— CONSEGNA —
Nel testo sull'omosessualità in Africa, come viene definita l'omosessualità per i musulmani e per i cristiani?

— TESTO DELLA PAGINA —
Come la lotta all’Aids sta infrangendo il tabù dell’omosessualità in Africa
Riflessioni di Bruno Ottimi pubblicate sul sito Seronet (Francia) il 18 Marzo 2012, liberamente tradotto da Rita
La questione dell’omosessualità nell’Africa nera e tra i migranti africani è, da qualche anno, uno dei temi più discussi e controversi. Sempre negata, denigrata, rinnegata, l’evidenza del fenomeno la rende un segreto di pulcinella.
Per molto tempo silenziati, dimenticati, costretti alla clandestinità, gli omosessuali nell’Africa nera e tra i migranti oggi, grazie all’esplosione di internet, alle conquiste della lotta all’aids e ad un relativo cambiamento di mentalità, iniziano ad aprirsi, a mostrarsi, a manifestare in pubblico e a far sentire la loro voce. Questa nuova situazione, benché abbia considerevolmente migliorato l’esperienza dell’omosessualità nelle nostre comunità, non ha comunque fatto diminuire (in Africa) la stigmatizzazione, ancora molto forte, e nemmeno ha fatto sparire dai codici dei nostri paesi le leggi penali su di essa.
Una battaglia contro se stessi. Al contempo, le difficoltà ad essere nero e omosessuale, non è solo un problema per gli altri ma è anche una battaglia contro sé stessi. Ci si sente in colpa per non essere come gli altri, per essere diversi, per essere omosessuali. Questo senso di colpa a volte è legato alle nostre stesse immagini dell’omosessualità che, all’improvviso, nell’omosessuale, possono creare un rigetto di sé stesso e rendergli inaccettabile il suo orientamento sessuale. E’ legato anche a come la società e i familiari vedono il fenomeno o ai commenti fatti sugli omosessuali.
Si viene convinti a percepire questo orientamento sessuale come anormale e deplorevole e questo genera la battaglia interiore contro l’anormalità, quando ci si scopre omosessuali. Queste difficoltà incidono sia sull’autostima che sulla fiducia in sé stessi. Le personali convinzioni religiose possono, anch’esse, essere fonte di malessere dato che sia la concezione cristiana che quella musulmana verso l’omosessualità, non è certo delle più tenere ( l’omosessualità è haram per i musulmani, peccato per i cristiani).
Da qui la difficoltà a conciliare fede e orientamento sessuale, visto che è condannata proprio dalla religione a cui si è attaccati.
Bisogna anche trattare la questione dell’identità che, per alcuni è molto importante. Chi sono io? Omosessuale? Bisessuale, visto che sono attratto anche dalle donne? Eterosessuale dato che con gli uomini è un attrazione solo occasionale e sessuale? Per alcuni queste domande sono relative alla loro identità maschile o femminile. Alcuni, sentendosi più “donna” nella testa, lo mostrano con il corpo attraverso il travestimento (oltre la questione trans-identitaria), la gestualità, il look.
La vecchia guerra in seno alla comunità omosessuale (nera) tra “virili” ed “effeminati, vezzosi, talvolta anche truccati e con tanto di borsetta” ha ancora un futuro di fronte alla crescente femminilizzazione di molti gay.

— ESTRATTO DEI DATI —
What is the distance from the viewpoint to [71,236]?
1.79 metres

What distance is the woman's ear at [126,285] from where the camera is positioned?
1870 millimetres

— RISPOSTA —
Per i musulmani è haram, per i cristiani è peccato.